Thursday, June 14, 2018

Finding The Words I Need

         Poetry Friday is hosted by Karen Edmisten this week, at her blog of the same name! Thanks, Karen! And thanks for sharing the wonderful poems of love!

       For more than a year much of the news has been bleak. For over a year, nearly every day there is still another event that for me and some people in the U.S., even the world, has produced outrage. It's been a tough time and continues to be.

       I discovered this book from someone's recommendation although I don't remember who so I can say thanks. It's been a delight to read the poems within, so many celebrate life while others decry situations. It is worth reading bit by bit, poem by poem, re-reading favorites you've bookmarked.

         I was delighted seeing the numerous poets, poems and some quotes included, like  "Praise The Mutilated World" by Adam Zagajewski, also known as the 9-11 poet, translated by Clare Cavanagh, "Dover Beach" by Matthew Arnold, "Good Bones" by Maggie Smith, "Refugees" by Brian Bilston and "Barter" by Sara Teasdale, a most favorite of mine. Life does have loveliness to sell!
        I know you'll recognize "Kindness" by Naomi Shihab Nye, "The Peace of Wild Things" by Wendell Berry and "Still I Rise" by Maya Angelou. If you cannot find the book, enjoy these words I've shared. We can stand on and with them, can we not? 

       Here is one more favorite that speaks loud to me at this time in our history:


Ella Wheeler Wilcox

To sin by silence, when we should protest,
Makes cowards out of men. The human race
Has climbed on protest. Had no voice been raised
Against injustice, ignorance, and lust,
The inquisition yet would serve the law,
And guillotines decide our least disputes.
The few who dare, must speak and speak again
To right the wrongs of many. Speech, thank God,
No vested power in this great day and land
Can gag or throttle. Press and voice may cry
Loud disapproval of existing ills;
May criticise oppression and condemn
The lawlessness of wealth-protecting laws
That let the children and childbearers toil
To purchase ease for idle millionaires.
Therefore I do protest against the boast
Of independence in this mighty land.
Call no chain strong, which holds one rusted link.
Call no land free, that holds one fettered slave.
Until the manacled slim wrists of babes
Are loosed to toss in childish sport and glee,
Until the mother bears no burden, save
The precious one beneath her heart, until
God’s soil is rescued from the clutch of greed
And given back to labor, let no man
Call this the land of freedom.
          And toward the end of the book: 
"There is a crack in everything.  That's how the light gets in."

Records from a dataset
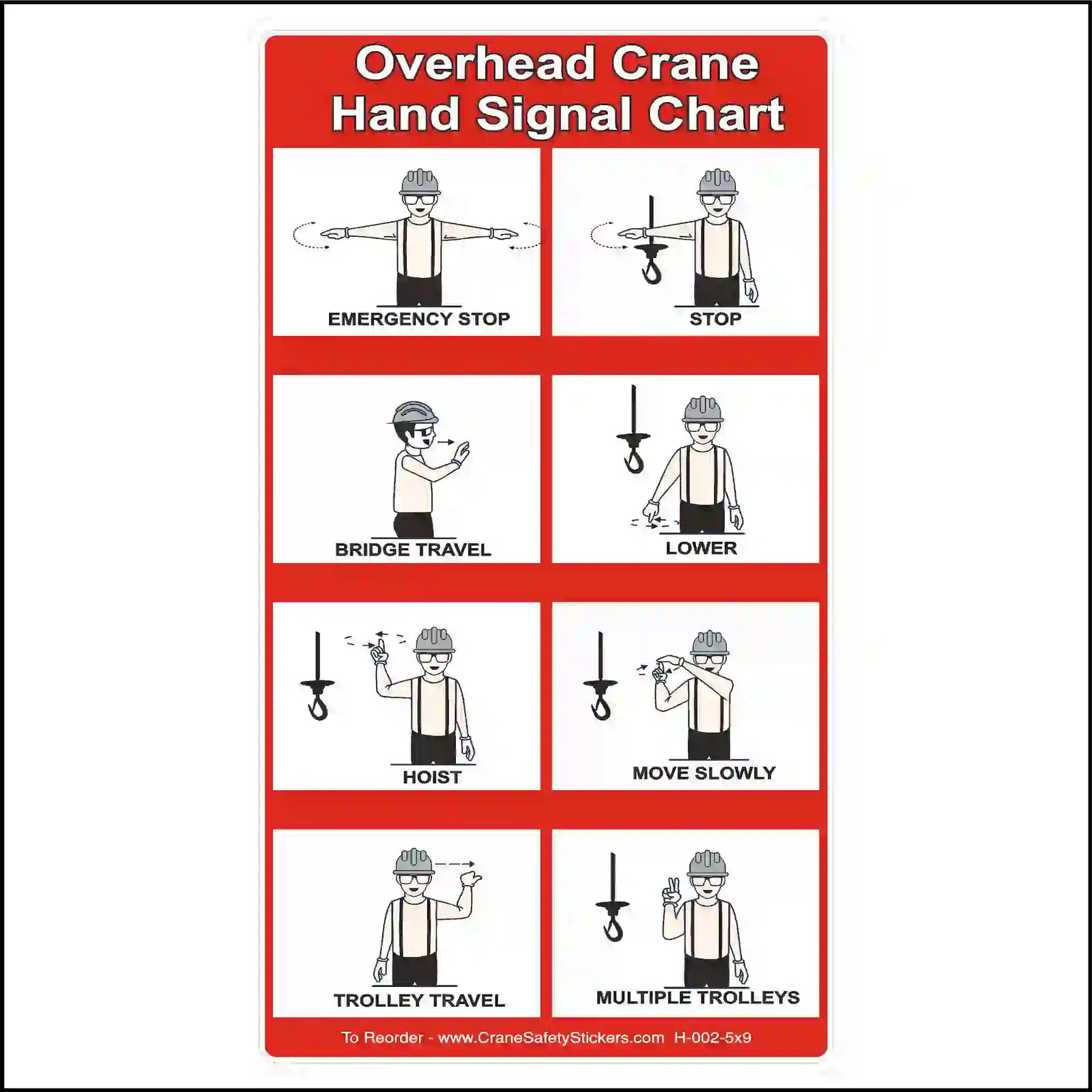 Overhead Crane Hand Signal Chart

EMERGENCY STOP

STOP

BRIDGE TRAVEL

LOWER

HOIST

MOVE SLOWLY

TROLLEY TRAVEL

MULTIPLE TROLLEYS

To Reorder - www.CraneSafetyStickers.com H-002-5x9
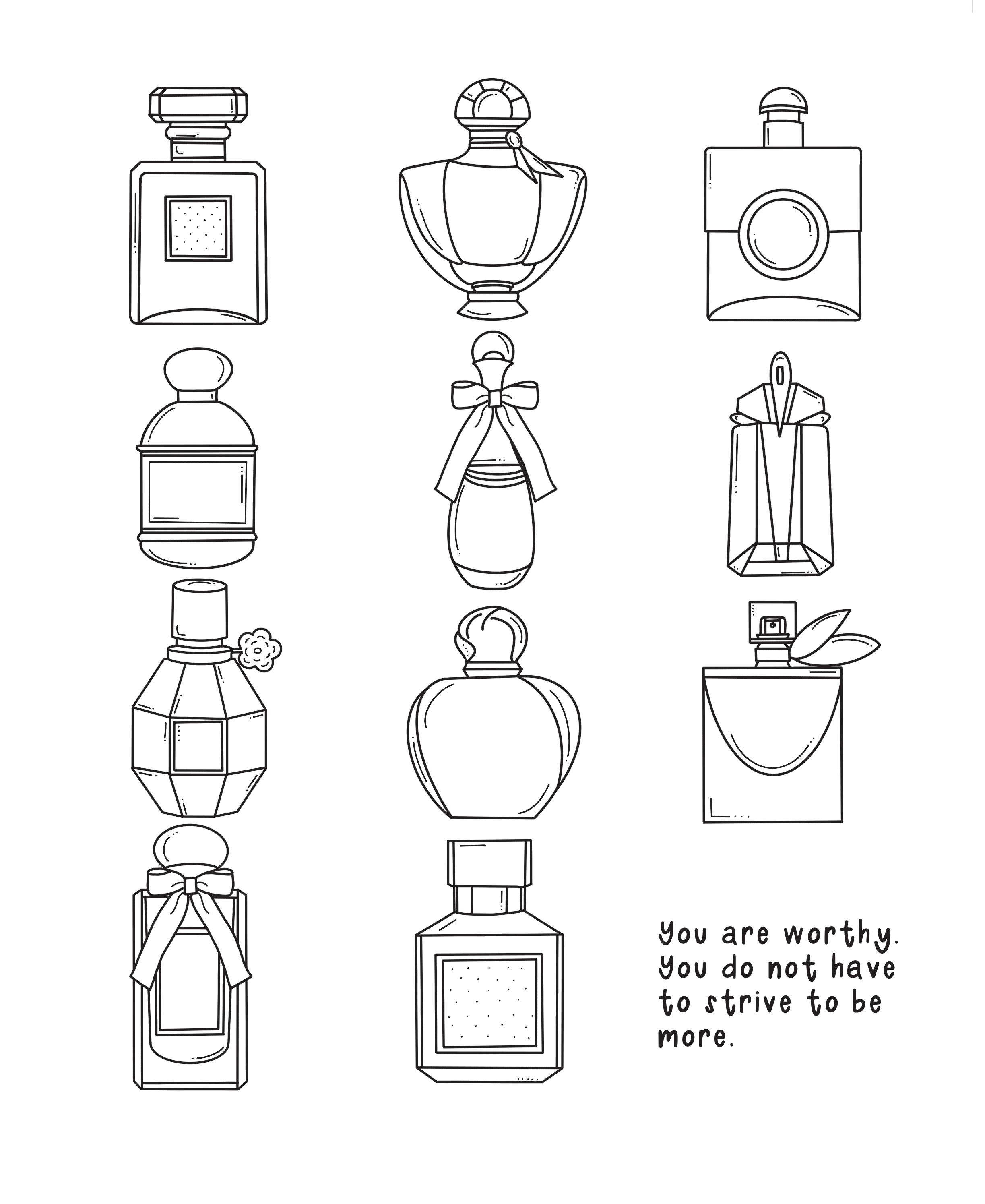 You are worthy. You do not have to strive to be more.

* WORK TO COMPLETE:
a - Could you reproduce the poetry blog post from "Until the manacled" up to and including "land of freedom."?
b - What comes next in the poetry blog post? Carry it on from the point where it stops.
This material has nothing to do with the poetry blog post.

* ANSWERS GIVEN:
a -
Until the manacled slim wrists of babes
Are loosed to toss in childish sport and glee,
Until the mother bears no burden, save
The precious one beneath her heart, until
God’s soil is rescued from the clutch of greed
And given back to labor, let no man
Call this the land of freedom.

b -
Leonard Cohen

Saturday, June 9, 2018

Celebrating Goodness in The Week

      Celebrating today with Ruth Ayres and others who share. I want to celebrate what you can do with children, in this case, my grandchildren. Recently, a friend told me that she flew out of state to spend time with a grandchild so his parents could take a short trip. All he was willing to do was play with his Ipad or watch TV. She was quite upset, wondered why they didn't just hire a sitter since he was not interested in going anywhere, playing anything, reading books together, etc. My own granddaughters do play with different apps and they do watch TV, but mostly they "play" with toys, or imagine different scenarios in that kind of "play", or when something comes along that grabs their interest, they create, too. 
        I shared the following review earlier this week and had already read the book to my youngest granddaughter who will be in first grade. The girls spent part of yesterday and overnight till after lunch today with me. First, scooters around the neighborhood, then after dinner, this is what we did, after playing numerous games of Uno. 

      My review: I wanted to be sure to share this wonderful older book (1955) from Beatrice Schenk de Regniers and terrific Maurice Sendak. I can imagine kids taking off with their own ideas after reading this. These two ask the questions, then act out the silly answers, and in rhyme, too. What can you do with a shoe? "You can put it on your ear/on your beery-leery ear; You can put it on your ear, tra-la./Or wear it on your head/Or butter it like bread/Or use apple jam instead, ha ha." They move on to say this is nonsense and put the shoe in its proper place. There is more: what can you do with a chair, a hat, a broom and on. It is hilarious and my youngest granddaughter and I laughed and laughed. I hope you can find it and use it to find more items to brainstorm lists of "what can you do with a . . .!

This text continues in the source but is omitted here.